MongoDB can also use the index to support a query on the item and stock fields, since the item field corresponds to a prefix. However, in this case the index would not be as efficient in supporting the query as it would be if the index were on only item and stock. Index fields are parsed in order; if a query omits a particular index prefix, it is unable to make use of any index fields that follow that prefix.

Since a query on item and stock omits the location index prefix, it cannot use the stock index field which follows location. Only the item field in the index can support this query. See Create Indexes to Support Your Queries for more information.

MongoDB cannot use the index to support queries that include the following fields since without the item field, none of the listed fields correspond to a prefix index:

  • the location field,

  • the stock field, or

  • the location and stock fields.

If you have a collection that has both a compound index and an index on its prefix (e.g. { a: 1, b: 1 } and { a: 1 }), if neither index has a sparse or unique constraint, then you can remove the index on the prefix (e.g. { a: 1 }). MongoDB will use the compound index in all of the situations that it would have used the prefix index.

Starting in version 2.6, MongoDB can use index intersection to fulfill queries.

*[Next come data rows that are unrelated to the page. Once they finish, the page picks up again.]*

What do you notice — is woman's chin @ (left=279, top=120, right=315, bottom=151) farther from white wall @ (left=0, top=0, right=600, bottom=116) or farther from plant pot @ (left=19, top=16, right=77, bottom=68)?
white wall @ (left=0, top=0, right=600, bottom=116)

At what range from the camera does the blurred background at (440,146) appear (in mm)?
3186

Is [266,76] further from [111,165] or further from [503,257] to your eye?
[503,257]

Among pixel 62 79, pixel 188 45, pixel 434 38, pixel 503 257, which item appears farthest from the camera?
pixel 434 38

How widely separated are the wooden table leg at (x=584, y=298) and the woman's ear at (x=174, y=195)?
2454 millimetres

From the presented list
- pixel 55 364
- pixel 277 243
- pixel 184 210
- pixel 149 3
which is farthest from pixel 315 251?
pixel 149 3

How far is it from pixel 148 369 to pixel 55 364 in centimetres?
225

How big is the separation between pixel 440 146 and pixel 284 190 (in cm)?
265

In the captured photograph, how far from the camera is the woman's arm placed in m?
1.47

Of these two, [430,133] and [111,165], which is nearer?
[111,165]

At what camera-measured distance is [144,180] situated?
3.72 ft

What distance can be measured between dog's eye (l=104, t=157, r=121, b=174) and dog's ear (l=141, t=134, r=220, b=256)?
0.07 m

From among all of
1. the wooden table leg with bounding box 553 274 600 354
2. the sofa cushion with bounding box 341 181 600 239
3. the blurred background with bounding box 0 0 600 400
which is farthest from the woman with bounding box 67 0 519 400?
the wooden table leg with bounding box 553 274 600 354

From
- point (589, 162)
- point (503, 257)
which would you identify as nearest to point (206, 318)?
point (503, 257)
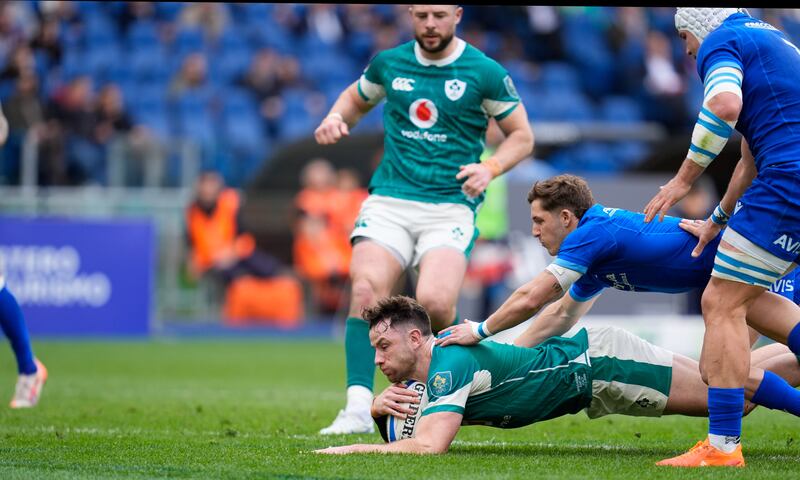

The choice between creating compound indexes that support your queries or relying on index intersection depends on the specifics of your system. See Index Intersection and Compound Indexes for more details.

Applications may encounter reduced performance during index builds, including limited read/write access to the collection. For more information on the index build process, see Index Builds on Populated Collections, including the Index Builds in Replicated Environments section.

Some drivers may specify indexes, using NumberLong(1) rather than 1 as the specification. This does not have any affect on the resulting index.